## [Domande da svolgere]
1. Secondo l'articolo sulla tregua in Ucraina, a quale emittente Luke Pollard ha dichiarato che non era stato raggiunto alcun accordo sulla tregua?
2. Trascriva fedelmente il passo dell'articolo sulla tregua in Ucraina che comincia con "È un terreno" e prosegue fino a "eventuale successo dell’operazione.".
3. Prosegua l'articolo sulla tregua in Ucraina oltre la sua ultima frase.

## [Testo fornito]
# # # #
Londra smonta l’ultima macronata. Ma su una cosa il presidente francese ha ragione: c’è un gran bisogno dell’Italia

Il ministro britannico delle Forze armate smentisce l'accordo con Parigi per la tregua di un mese in Ucraina: «Non è stato concordato»

Politica - di Annamaria Gravino - 3 Marzo 2025 alle 14:29

Francia e Gran Bretagna non hanno ancora trovato un accordo su un piano di tregua parziale per l’Ucraina. A renderlo noto è stato il ministro britannico delle Forze armate, Luke Pollard, frenando, se non smentendo, la rivelazione che Emmanuel Macron ha affidato ieri sera a Le Figaro, a vertice di Londra appena concluso. «Non è stato raggiunto alcun accordo su come dovrebbe apparire la tregua», ha dichiarato Pollard a Times Radio. La versione è stata confermata all’Afp da un funzionario britannico, che ha ammesso che «non è stata concordata la tregua di un mese». E, soprattutto, da Downing Street, che lo ha derubricato a una delle «varie opzioni sul tavolo».

Londra smentisce Macron sulla tregua di un mese in Ucraina

Parlando in esclusiva con il quotidiano francese, Macron ha presentato la proposta congiunta per la tregua di un mese «nell’aria, nei mari e nelle infrastrutture energetiche» come qualcosa sostanzialmente di fatto, precisando che una sospensione di questo tipo «sappiamo come misurarla» mentre per le truppe di terra «bisogna considerare che il fronte, oggi, è l’equivalente della linea Parigi-Budapest. In caso di cessate il fuoco, sarebbe molto difficile – ha sottolineato – verificare il rispetto del fronte».

L’ennesima fuga in avanti del presidente francese

L’impressione, insomma, è Macron abbia compiuto una nuova fuga in avanti, anche rispetto al partner con cui pure ha deciso di intestarsi un attivismo piuttosto rischioso, a partire dall’impatto che può avere sull’Europa, sulla sua immagine, sulla sua possibilità di trovare una sintesi che le consenta di presentarsi al tavolo come player unico e autorevole.

La differenza tra Starmer e Macron

È un terreno assai scivoloso quello sul quale il presidente francese ha scelto di giocare. E, d’altra parte, l’all in è una mossa coerente per un leader che nei nuovi scenari che si sono aperti intorno all’Ucraina sta cercando di ritagliarsi uno spazio di sopravvivenza. In questo in buona compagnia del premier britannico Keir Starmer, che a sua volta vive problemi interni molto forti e avrebbe un ritorno politico e di immagine senza pari da un eventuale successo dell’operazione.
# # # #
## [Estratto dei dati]
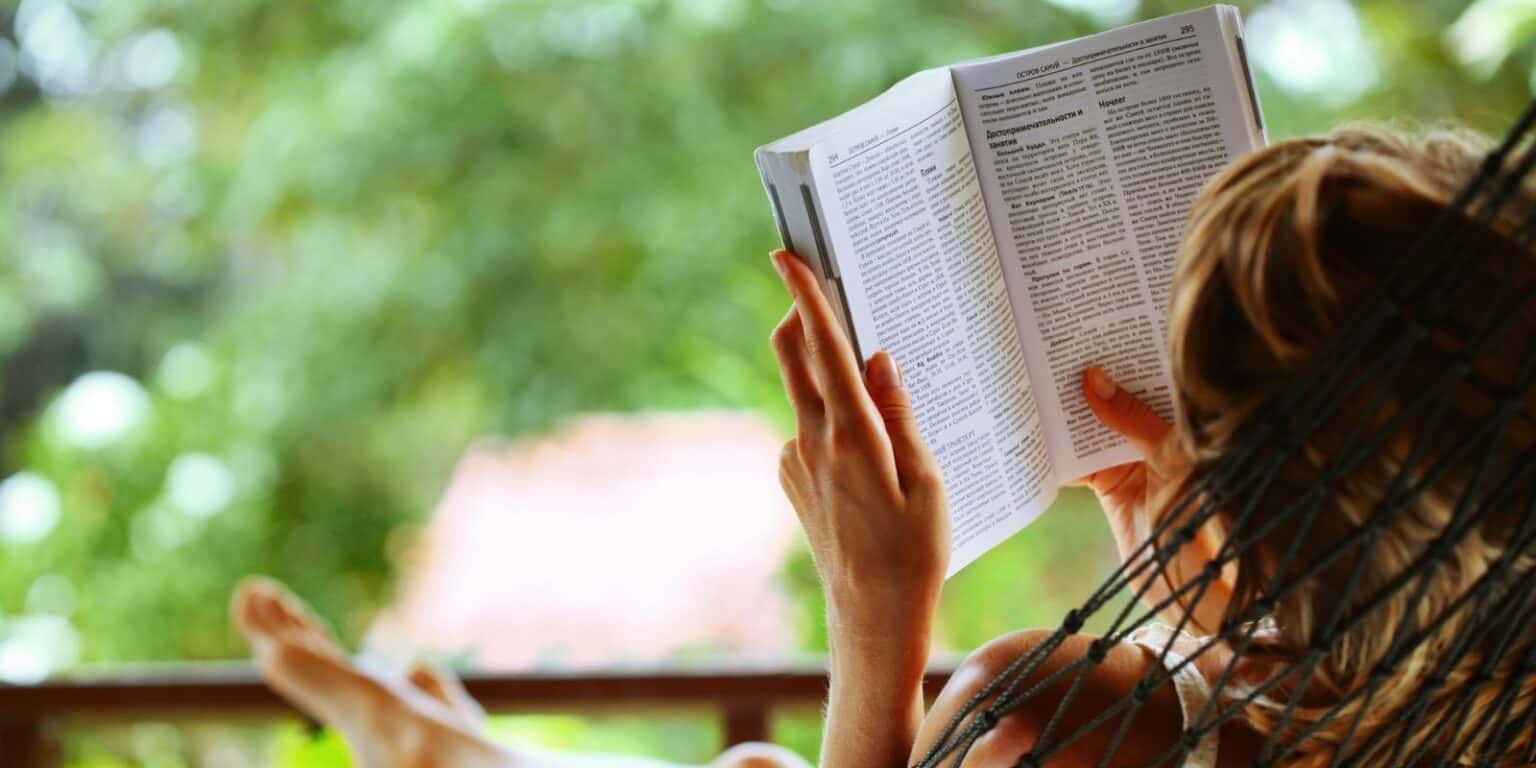 Frau entspannt in einer Hängematte und liest ein Buch – Inspiration für Tipps zum Stressabbau und einen stressfreien Alltag.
# # # #
## [Risposte numerate]
1. A Times Radio.

2.
È un terreno assai scivoloso quello sul quale il presidente francese ha scelto di giocare. E, d’altra parte, l’all in è una mossa coerente per un leader che nei nuovi scenari che si sono aperti intorno all’Ucraina sta cercando di ritagliarsi uno spazio di sopravvivenza. In questo in buona compagnia del premier britannico Keir Starmer, che a sua volta vive problemi interni molto forti e avrebbe un ritorno politico e di immagine senza pari da un eventuale successo dell’operazione.

3.
Ma Starmer è fuori dall’Ue e, dunque, la sua accelerazione non solo si giova di presupposti diversi da quelli di Macron, ma può essere più facilmente ricompresa in uno sforzo collettivo in cui i diversi partner, in questo caso il Regno Unito, operano ciascuno per la propria parte e facendo leva sulle proprie specificità per poi rimetterle sul tavolo dell’azione comune. Lo stesso non si può dire di Macron, leader di un Paese dell’Ue, al quale legittimamente il premier Giorgia Meloni qualche giorno fa ha chiesto a che titolo avesse parlato con Trump.

Uno schema superato

Cosa muove Macron? Ad oggi la risposta che appare più plausibile è quella di una ricerca della perduta grandeur. Non a caso lo schema che torna a proporre all’interno dell’Ue, dopo quella fuga in avanti fuori dai suoi confini, è l’antico asse franco-tedesco, allargato ora all’Italia ma senza dismettere il retropensiero per cui “noi dettiamo la linea”. «Stiamo cercando di muovere le cose. E abbiamo bisogno dell’Italia, di un’Italia forte che agisca a fianco della Francia, della Germania, nel concerto delle grandi nazioni. Per questo ho invitato il primo ministro italiano, Giorgia Meloni, lo scorso 17 febbraio», ha detto il presidente francese intervistato da Il Foglio. «È necessario che l’Italia sia al nostro fianco, che si impegni in questo percorso, e che lo faccia da grande Paese europeo, sulla scia di quanto ha fatto Mario Draghi. In questo momento dobbiamo restare uniti», ha aggiunto.

Quello su cui Macron ha ragione: serve l’Italia

Diverse cose non funzionano in questo ragionamento. La prima che quella Francia e quella Germania non esistono più, così come non esiste più la credibilità che i loro leader hanno avuto in passato. La seconda è che, anche a prescindere da questo, quell’Ue non esiste più o, per lo meno, ha intrapreso la strada del superamento della logica dei Paesi di serie A, che decidono, e dei Paesi di serie B, che devono seguire. È invece maledettamente vero che serve un’unità, ma in questa fase storica non è più quello schema a poterla garantire. Per questo è altrettanto vero che non Macron, ma l’Europa e le difficili trattative in atto hanno bisogno dell’Italia, il cui premier ha molto ben chiaro che quel paradigma non può più funzionare e che l’Ue deve poter contare su leadership che fanno le leadership, ovvero che sanno guidare guardando oltre il proprio orticello, trasmettendo il senso di una reale unità di intenti e senza far valere una voce grossa che rischia di essere controproducente. E questo anche al netto di quel ruolo di ponte con gli Usa che oggi nessuno nell’Ue può giocare quanto Meloni.

La lezione di Meloni: «Giocare le proprie carte nell’interesse di tutti»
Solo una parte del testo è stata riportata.